Dubo, Dubon, Dubonnet: il film di A.M. Cassandre

Manifesto pubblicitario e cinema sono profondamente legati. Ho di recente mostrato la capacità persuasiva della grafica e della tipografia nella promozione del film Carmen Jones. Ma il legame non è solo estetico: riguarda una storia da raccontare grazie ad immagini in sequenza.

Eppure lo spettatore di un film, non ha lo stesso occhio del consumatore.

Facciamo un piccolo passo indietro, all’inizio della società dei consumi: nei primi tre decenni del ‘900, lo sviluppo del cinema e la comparsa delle prime automobili, cambiano l’abitante delle città europee e nordamericane.

Adesso il consumatore ha più l’occhio di un automobilista e meno quello del passante. Ha meno tempo, ma è sempre in grado di cogliere ciò che gli interessa.

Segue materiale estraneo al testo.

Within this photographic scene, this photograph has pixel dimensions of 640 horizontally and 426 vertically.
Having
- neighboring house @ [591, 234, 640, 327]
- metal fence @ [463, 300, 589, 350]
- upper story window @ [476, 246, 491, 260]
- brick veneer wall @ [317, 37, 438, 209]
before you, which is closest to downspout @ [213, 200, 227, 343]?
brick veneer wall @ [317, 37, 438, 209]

Allora come “trattenere” sul prodotto, l’occhio di un consumatore sfuggente, che si muove veloce tra decine di manifesti pubblicitari?

Dubo, Dubon, Dubonnet

A.M Cassandre, tipografo e grafico eclettico tra i più famosi al mondo, ha colto brillantemente l’evoluzione dell’occhio del consumatore, nel manifesto “cinetico” per Dubonnet nel 1932.

manifesto Dubonnet 1935
Dubonnet, 1932

L’idea di Cassandre è semplice e geniale: creare una sequenza di immagini comprensibili anche ad altà velocità. Analizziamola una per una

  1. Dubo: L’uomo guarda ammirato il bicchiere riempito da “qualcosa di bello” (che in francese si legge “du beau)”.
  2. Dubon: L’uomo scopre quanto è buono il Dubonnet. Infatti si legge “Dubon” (“qualcosa di buono” in italiano).
  3. Dubonnet: E visto che il liquore Dubonnet è ottimo, perché non farsi un secondo bicchiere? (Da notare che solo adesso compare la bottiglia).

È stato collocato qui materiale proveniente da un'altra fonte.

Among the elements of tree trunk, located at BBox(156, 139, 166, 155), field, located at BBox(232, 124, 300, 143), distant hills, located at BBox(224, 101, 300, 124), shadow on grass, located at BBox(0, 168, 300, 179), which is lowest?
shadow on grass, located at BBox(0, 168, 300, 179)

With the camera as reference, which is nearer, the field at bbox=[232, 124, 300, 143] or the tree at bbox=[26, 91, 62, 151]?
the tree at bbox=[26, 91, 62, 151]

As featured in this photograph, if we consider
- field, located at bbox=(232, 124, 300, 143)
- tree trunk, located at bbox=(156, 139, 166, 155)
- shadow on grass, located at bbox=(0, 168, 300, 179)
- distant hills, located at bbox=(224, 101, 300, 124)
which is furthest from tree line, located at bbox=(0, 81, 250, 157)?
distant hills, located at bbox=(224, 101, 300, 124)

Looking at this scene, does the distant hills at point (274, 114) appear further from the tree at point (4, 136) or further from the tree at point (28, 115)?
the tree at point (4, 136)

Le forme geometriche tipiche dell’Art-Déco, ed i colori vivi, rinforzano la sequenzialità delle immagini, facilitando la lettura ed accompagnando senza sforzo il consumatore verso la marca.

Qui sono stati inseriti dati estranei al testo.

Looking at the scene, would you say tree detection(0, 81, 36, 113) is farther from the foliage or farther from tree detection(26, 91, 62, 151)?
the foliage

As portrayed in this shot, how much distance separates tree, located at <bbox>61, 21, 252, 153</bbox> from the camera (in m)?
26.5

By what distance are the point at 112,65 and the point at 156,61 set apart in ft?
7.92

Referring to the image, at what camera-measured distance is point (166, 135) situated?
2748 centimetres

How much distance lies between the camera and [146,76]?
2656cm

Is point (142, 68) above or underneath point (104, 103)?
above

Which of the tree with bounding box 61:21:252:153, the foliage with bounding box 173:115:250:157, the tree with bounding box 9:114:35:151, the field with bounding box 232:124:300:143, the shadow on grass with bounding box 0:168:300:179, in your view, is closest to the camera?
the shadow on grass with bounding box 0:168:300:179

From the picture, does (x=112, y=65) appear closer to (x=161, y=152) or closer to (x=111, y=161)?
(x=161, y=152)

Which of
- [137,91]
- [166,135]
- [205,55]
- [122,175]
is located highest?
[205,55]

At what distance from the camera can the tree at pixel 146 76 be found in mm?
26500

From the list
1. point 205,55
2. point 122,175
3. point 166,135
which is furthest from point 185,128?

Il successo del manifesto è talmente grande che l’idea di A.M Cassandre viene trasposta su altri supporti come ad esempio le pareti di un edificio.

Dubonnet, stazione metro Vaneau, Parigi 1977. Credits: https://fr.wikipedia.org/wiki/Cassandre_(graphiste)

3 Risorse online su A.M Cassandre

A.M. Cassandre è un’artista di primo piano e quindi in rete si trovano numerosi articoli che parlano di lui soprattutto in inglese e francese. Ne cito alcuni:

Il manifesto “cinetico” di A.M. Cassandre non è solo un colpo di genio ma anticipa il modo di concepire la pubblicità nei decenni successivi.